5 Kasım 2019 Salı

Patron Yollarda

Bruce Springsteen / Patron Yollarda (2019) – 22,3 x 35 cm / suluboya ve ecoline (Metin Uzelli koleksiyonu)


"Cem Karaca'dan Zappa'ya" Sergisi'nden 1

"Cem Karaca'dan Zappa'ya" isimli sergim bir ay açık kaldı ve bu hafta sonu (11 Kasım 2019) bitiyor. Sergi boyunca bulunurken çizimlerle ilgili kısa yazılar da yazdım. Bunlar kimi zaman çizilen işlerle ilgil olduğu gibi kimi zaman da sergideki izlenimleri ve anektodları içeriyordu. Bu yazılara aralıklarla yer vereceğim. Böylelikle sergiye gelme imkanı olmayanlar buradan izleme olanağını bulurken, sergiye gelmiş olanlar da tekrar o anları yaşayacaklar. Ha bu arada sergiye gelmiş olanlarda tablolarla ilgili sergi izlenimlerini yazabilirler. ( bluesperisan@gmail.com )



BRUCE SPRINGSTEEN 
"Patron Yollarda"

Seksenli yıllarda "Born in the USA" şarkısıyla tanımıştım onu. O dönemin pop liste parçalarından sıyrılıp rock tadını bulduğum, enerjili bir çalışmaydı. Aradan kaç yıl geçti kim bilir, ama etkisi bir nebze bile olsun azalmadı. İtiraf etmem gerekirse bu parça dışında da hiç bir zaman ısınamamıştım, Springsteen'a. Bu 2002 albümü "The Rising"e kadar sürdü. ABD'de de İkiz Kuleler'e 11 Eylül 2001'de yapılan saldırıdan sonra yaşanan şoku en iyi anlatan bu albümde Bruce Springsteen'in bir derdi olan sanatçılardan biri olduğunu anlayacaktım. Sonra daha eski çalışmalarına da tekrar ön yargısız bir şekilde baktığımda ise bir ozan geleneğini taşıdığını farkedecektim.

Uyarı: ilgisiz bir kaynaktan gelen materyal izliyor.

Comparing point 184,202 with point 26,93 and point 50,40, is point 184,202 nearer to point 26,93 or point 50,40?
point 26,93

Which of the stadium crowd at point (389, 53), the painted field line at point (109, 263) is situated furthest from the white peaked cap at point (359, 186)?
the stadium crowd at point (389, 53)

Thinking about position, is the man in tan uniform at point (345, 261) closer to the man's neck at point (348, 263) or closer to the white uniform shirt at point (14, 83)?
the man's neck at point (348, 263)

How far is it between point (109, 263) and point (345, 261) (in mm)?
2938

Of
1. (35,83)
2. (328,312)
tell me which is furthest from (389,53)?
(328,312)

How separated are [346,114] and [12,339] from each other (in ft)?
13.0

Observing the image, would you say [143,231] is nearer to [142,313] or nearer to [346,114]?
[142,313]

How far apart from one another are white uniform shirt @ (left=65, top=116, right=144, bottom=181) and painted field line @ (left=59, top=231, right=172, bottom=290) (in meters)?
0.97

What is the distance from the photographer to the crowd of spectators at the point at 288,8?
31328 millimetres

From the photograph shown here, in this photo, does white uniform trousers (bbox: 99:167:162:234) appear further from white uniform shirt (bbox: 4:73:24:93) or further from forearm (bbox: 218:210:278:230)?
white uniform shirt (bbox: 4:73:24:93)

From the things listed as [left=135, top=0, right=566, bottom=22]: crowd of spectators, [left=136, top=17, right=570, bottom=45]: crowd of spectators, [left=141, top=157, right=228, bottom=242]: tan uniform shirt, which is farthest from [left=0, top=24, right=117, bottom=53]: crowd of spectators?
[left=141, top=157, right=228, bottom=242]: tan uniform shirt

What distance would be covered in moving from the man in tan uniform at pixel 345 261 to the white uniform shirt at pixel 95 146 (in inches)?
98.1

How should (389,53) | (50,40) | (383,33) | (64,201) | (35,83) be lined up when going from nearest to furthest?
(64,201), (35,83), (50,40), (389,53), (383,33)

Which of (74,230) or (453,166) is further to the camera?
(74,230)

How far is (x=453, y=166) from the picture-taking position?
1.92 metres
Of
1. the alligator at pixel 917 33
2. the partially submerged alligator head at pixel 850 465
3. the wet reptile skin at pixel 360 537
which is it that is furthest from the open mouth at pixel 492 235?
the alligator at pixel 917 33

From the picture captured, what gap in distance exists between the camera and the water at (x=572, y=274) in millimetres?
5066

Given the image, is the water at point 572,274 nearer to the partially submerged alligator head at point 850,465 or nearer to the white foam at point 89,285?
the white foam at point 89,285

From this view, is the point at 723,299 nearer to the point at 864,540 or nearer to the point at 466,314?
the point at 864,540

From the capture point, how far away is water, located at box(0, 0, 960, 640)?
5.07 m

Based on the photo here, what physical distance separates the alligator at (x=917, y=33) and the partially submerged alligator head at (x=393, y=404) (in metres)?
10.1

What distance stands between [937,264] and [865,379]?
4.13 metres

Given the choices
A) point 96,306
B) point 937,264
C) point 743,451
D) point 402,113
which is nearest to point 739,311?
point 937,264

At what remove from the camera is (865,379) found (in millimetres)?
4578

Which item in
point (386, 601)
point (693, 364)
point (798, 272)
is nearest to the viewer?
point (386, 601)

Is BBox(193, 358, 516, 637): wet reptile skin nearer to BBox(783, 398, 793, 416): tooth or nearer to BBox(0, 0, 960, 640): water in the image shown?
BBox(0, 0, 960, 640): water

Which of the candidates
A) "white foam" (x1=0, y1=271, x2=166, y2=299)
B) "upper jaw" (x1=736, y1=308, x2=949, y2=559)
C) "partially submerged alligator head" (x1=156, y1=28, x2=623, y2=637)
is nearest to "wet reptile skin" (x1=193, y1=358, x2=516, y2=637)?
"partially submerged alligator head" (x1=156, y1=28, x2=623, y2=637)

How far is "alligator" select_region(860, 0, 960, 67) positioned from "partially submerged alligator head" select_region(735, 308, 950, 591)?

Bruce Springsteen'ın en sevdiğim şarkısı "Born in the USA"ydi ama aynı zamanda antipatiyi de oluşturan örnekti. Bu yüzden onu hep Amerika'yı kutsayan adam gibi görürdüm. Sadece o mu lakabı olan "The Boss" yani "Patron" da bu antipatiye eşlik eder ve ön yargımı kuvvetlendirirdi. Eh ne de olsa dünyanın patronluğuna özenen Amerikan Emperyalizmi aklıma gelirdi ister istemez. Oysa o şarıdaki göndermelerde de bir Amerikalının o politikaları sorgulayan, kinayeli tavrı vardı. "Patron"luğa gelince, o da Springsteen'inin ilk yıllarından kalan bir lakap olup, benim evhamlarımla hiç ama hiç alakası yokmuş. Tanınmadığı yıllarda çaldıkları barlarda grup arkadaşları konser sonrasında parayı almak için cüsseli olduğu için onu gönderirlermiş, yani patronluk o sebepten. 
Bruce Springsteen ile yıldızımın barışmasına en büyük etken ise Barack Obama'nın ABD başkanlığına geçtiği gün yapılan törende yanına Peter Seeger'i alarak çıkmasıydı. Peter Seeger, 1950'lerin "Komünist Avı"nda sorgulanan ve yıllarca yasaklanan folk müzisyeniydi. İşte o gün bir anlamda bu usta sanatçının "iadeyi itibarı" veriliyordu ve bunun mihmandarlığını da Bruce Springsteen yapıyordu. 
Sergi için yaptığım çizime "Patron Yollarda" dedim, çünkü onu dinlerken yollarda giden gezgin bir folk şarkıcısını hissediyordum. O yoldaki duraklardan birinde de siz olabilirsiniz ve patron size de dokunabilir. 

Aptulika
22 Ekim 2019

Hiç yorum yok:

Related Posts Plugin for WordPress, Blogger...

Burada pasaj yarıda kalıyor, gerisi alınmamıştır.